What are affine spaces for?

A vector space is an abstraction of how geometrical vectors (in the plane, say) behave. You can form linear combinations of vectors. Not all vectors look alike; they can vary in direction and in magnitude, and in particular there is the zero vector which is special. And so on...

An affine space is an abstraction of how geometrical points (in the plane, say) behave. All points look alike; there is no point which is special in any way. You can't add points. However, you can subtract points (giving a vector as the result). And you can form convex combinations of points. And so on...


Regarding "when would I use it" -- affine space is the natural setting for computer-aided design, computer-aided manufacturing, and other computer applications of geometry. People who develop software in this field all know that you have to carefully distinguish points and vectors (even though they might both be represented as triples of numbers), and avoid "illegal" operations like adding two points. The more mathematically inclined members of the community understand that they are working in an affine space.

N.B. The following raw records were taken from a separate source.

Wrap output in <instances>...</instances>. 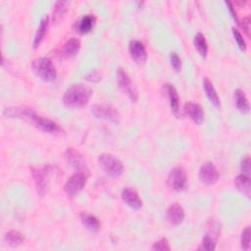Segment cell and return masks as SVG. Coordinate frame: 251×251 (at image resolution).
I'll return each mask as SVG.
<instances>
[{
	"label": "cell",
	"mask_w": 251,
	"mask_h": 251,
	"mask_svg": "<svg viewBox=\"0 0 251 251\" xmlns=\"http://www.w3.org/2000/svg\"><path fill=\"white\" fill-rule=\"evenodd\" d=\"M3 115L10 118H20L25 119L32 122L33 125L45 132L50 133H61L64 129L55 122L38 115L33 109L28 107H9L3 112Z\"/></svg>",
	"instance_id": "obj_1"
},
{
	"label": "cell",
	"mask_w": 251,
	"mask_h": 251,
	"mask_svg": "<svg viewBox=\"0 0 251 251\" xmlns=\"http://www.w3.org/2000/svg\"><path fill=\"white\" fill-rule=\"evenodd\" d=\"M91 88L83 83L71 85L63 95V103L70 108H80L87 104L91 97Z\"/></svg>",
	"instance_id": "obj_2"
},
{
	"label": "cell",
	"mask_w": 251,
	"mask_h": 251,
	"mask_svg": "<svg viewBox=\"0 0 251 251\" xmlns=\"http://www.w3.org/2000/svg\"><path fill=\"white\" fill-rule=\"evenodd\" d=\"M31 69L36 76L44 81H52L57 76L56 68L53 62L46 57L34 59L31 63Z\"/></svg>",
	"instance_id": "obj_3"
},
{
	"label": "cell",
	"mask_w": 251,
	"mask_h": 251,
	"mask_svg": "<svg viewBox=\"0 0 251 251\" xmlns=\"http://www.w3.org/2000/svg\"><path fill=\"white\" fill-rule=\"evenodd\" d=\"M98 163L101 169L110 176L117 177L124 173V165L122 161L113 154H101L98 158Z\"/></svg>",
	"instance_id": "obj_4"
},
{
	"label": "cell",
	"mask_w": 251,
	"mask_h": 251,
	"mask_svg": "<svg viewBox=\"0 0 251 251\" xmlns=\"http://www.w3.org/2000/svg\"><path fill=\"white\" fill-rule=\"evenodd\" d=\"M52 170H53V167L50 165H46L42 168H31L30 169L37 193L41 196H43L48 189L49 177L51 176Z\"/></svg>",
	"instance_id": "obj_5"
},
{
	"label": "cell",
	"mask_w": 251,
	"mask_h": 251,
	"mask_svg": "<svg viewBox=\"0 0 251 251\" xmlns=\"http://www.w3.org/2000/svg\"><path fill=\"white\" fill-rule=\"evenodd\" d=\"M117 82L119 84V87L121 90L132 101L136 102L138 99V92L133 85L131 78L127 75V73L123 70L122 68H119L117 70Z\"/></svg>",
	"instance_id": "obj_6"
},
{
	"label": "cell",
	"mask_w": 251,
	"mask_h": 251,
	"mask_svg": "<svg viewBox=\"0 0 251 251\" xmlns=\"http://www.w3.org/2000/svg\"><path fill=\"white\" fill-rule=\"evenodd\" d=\"M65 159L67 163L73 167L75 170L77 171V173H82V174H89V170L86 166V163L84 161L83 156L77 152L74 148H67L65 151Z\"/></svg>",
	"instance_id": "obj_7"
},
{
	"label": "cell",
	"mask_w": 251,
	"mask_h": 251,
	"mask_svg": "<svg viewBox=\"0 0 251 251\" xmlns=\"http://www.w3.org/2000/svg\"><path fill=\"white\" fill-rule=\"evenodd\" d=\"M86 182V175L82 173H75L72 176H70L65 183L64 191L69 197H74L76 193H78Z\"/></svg>",
	"instance_id": "obj_8"
},
{
	"label": "cell",
	"mask_w": 251,
	"mask_h": 251,
	"mask_svg": "<svg viewBox=\"0 0 251 251\" xmlns=\"http://www.w3.org/2000/svg\"><path fill=\"white\" fill-rule=\"evenodd\" d=\"M186 182H187L186 173L182 168L176 167L170 172L168 176V184L172 189L176 191L183 190L186 186Z\"/></svg>",
	"instance_id": "obj_9"
},
{
	"label": "cell",
	"mask_w": 251,
	"mask_h": 251,
	"mask_svg": "<svg viewBox=\"0 0 251 251\" xmlns=\"http://www.w3.org/2000/svg\"><path fill=\"white\" fill-rule=\"evenodd\" d=\"M91 112L98 119H104L114 123H117L119 121V113L111 105L96 104L91 108Z\"/></svg>",
	"instance_id": "obj_10"
},
{
	"label": "cell",
	"mask_w": 251,
	"mask_h": 251,
	"mask_svg": "<svg viewBox=\"0 0 251 251\" xmlns=\"http://www.w3.org/2000/svg\"><path fill=\"white\" fill-rule=\"evenodd\" d=\"M198 176L200 180L207 185H213L219 179V172L211 162H206L200 167Z\"/></svg>",
	"instance_id": "obj_11"
},
{
	"label": "cell",
	"mask_w": 251,
	"mask_h": 251,
	"mask_svg": "<svg viewBox=\"0 0 251 251\" xmlns=\"http://www.w3.org/2000/svg\"><path fill=\"white\" fill-rule=\"evenodd\" d=\"M128 51L131 59L138 64H143L147 60L146 49L143 43L139 40H131L128 45Z\"/></svg>",
	"instance_id": "obj_12"
},
{
	"label": "cell",
	"mask_w": 251,
	"mask_h": 251,
	"mask_svg": "<svg viewBox=\"0 0 251 251\" xmlns=\"http://www.w3.org/2000/svg\"><path fill=\"white\" fill-rule=\"evenodd\" d=\"M183 112L188 116V118L194 122L196 125H201L204 121V112L202 107L192 101L186 102L183 105Z\"/></svg>",
	"instance_id": "obj_13"
},
{
	"label": "cell",
	"mask_w": 251,
	"mask_h": 251,
	"mask_svg": "<svg viewBox=\"0 0 251 251\" xmlns=\"http://www.w3.org/2000/svg\"><path fill=\"white\" fill-rule=\"evenodd\" d=\"M123 201L131 209L139 210L142 207V200L138 193L132 187H125L122 191Z\"/></svg>",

So, like most abstractions, affine spaces may or may not be helpful to you, depending on how your brain works. But the particular affine space $R^3$ is very important. As celtschk pointed out, it's the space we live in. And, in particular, it's the space we compute in.


The euclidean space $E$ of high school geometry (2d or 3d) is an affine space, but one with extra structure: You can measure lengths and angles; among the angles there are distinguished ones, namely right angles, and among the ellipses there are distinguished ones, namely circles.

The affine structure of $E$ is what remains when you throw away compass, set-square and protractor. Parallelity is still recognized. The allowed tools left are the ruler and a device to determine the ratio of lengths on parallel lines.

A theorem of affine geometry in the plane is the following: Assume that the lines $a$ and $b$ intersect in a point $P$, that $A_1$, $A_2\in a$, $\ B_1$, $B_2\in b$, and that ${\rm vec}(PA_1)={\rm vec}(A_1A_2)$, $\,{\rm vec}(PB_1)={\rm vec}(B_1B_2)$. Then the lines $A_1\vee B_1$ and $A_2\vee B_2$ are parallel.